Appena uscita dalla stazione, vedo una gran quantità di lumache giganti. Poiché è la prima volta che vado a Novara, mi chiedo divertita se è la città delle lumache.

Si capisce che è un’installazione ma non trovo un cartello con una spiegazione esauriente, solo che è un’opera di riciclo. Scopro in seguito che di sera si illuminano, peccato non esserci perché devono essere proprio belle.

Queste mie gite fuori porta non sono mai improntate all’organizzazione; se mai dovessi sparire, non cercatemi in capo al mondo ma a 40 minuti da Milano. Ho già intuito qual è la strada che porta in centro ma almeno questa volta mi viene in aiuto un cartello. È dal cartello che scopro che la mia meta, il Castello, è Sforzesco-Visconteo.
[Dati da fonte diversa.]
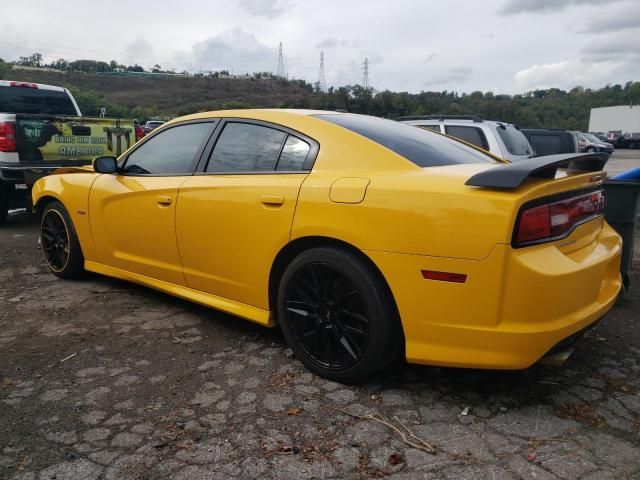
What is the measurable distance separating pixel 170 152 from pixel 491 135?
17.7 feet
Finito il viale più grande che dalla stazione porta a una grossa rotonda, prendo un corso pedonale che è già addobbato a festa. È grande e pieno di negozi, le vie ai lati sono invece piccole, spesso acciottolate, case basse che ricordano un po’ quelle di montagna. Entro in uno di questi vicoli attratta da un campanile.

È prodigioso come in qualunque posto il campanile sembri lì a due passi e invece man mano che ti avvicini sparisce, o si sposta, e inizi a girare in tondo per trovare quello che è attaccato sotto. Alla fine ci arrivo, alla basilica di San Gaudenzio, la cui cupola è stata progettata da Alessandro Antonelli, lo stesso della Mole Antonelliana di Torino.

All’interno della chiesa,

questa imponente statua del Salvatore che inalbera lo stendardo della vittoria, con una sua curiosa storia.

Torno sui miei passi per non perdere la meta e mi ritrovo in quello che deve essere il centro del centro di Novara. Questi “cuori pulsanti” ormai li riconosco ancor prima di vedere il Duomo, arrivano dove i negozi caratteristici finiscono per lasciare spazio a quelli in franchising e dunque uguali in qualunque città, piccola o grande che sia.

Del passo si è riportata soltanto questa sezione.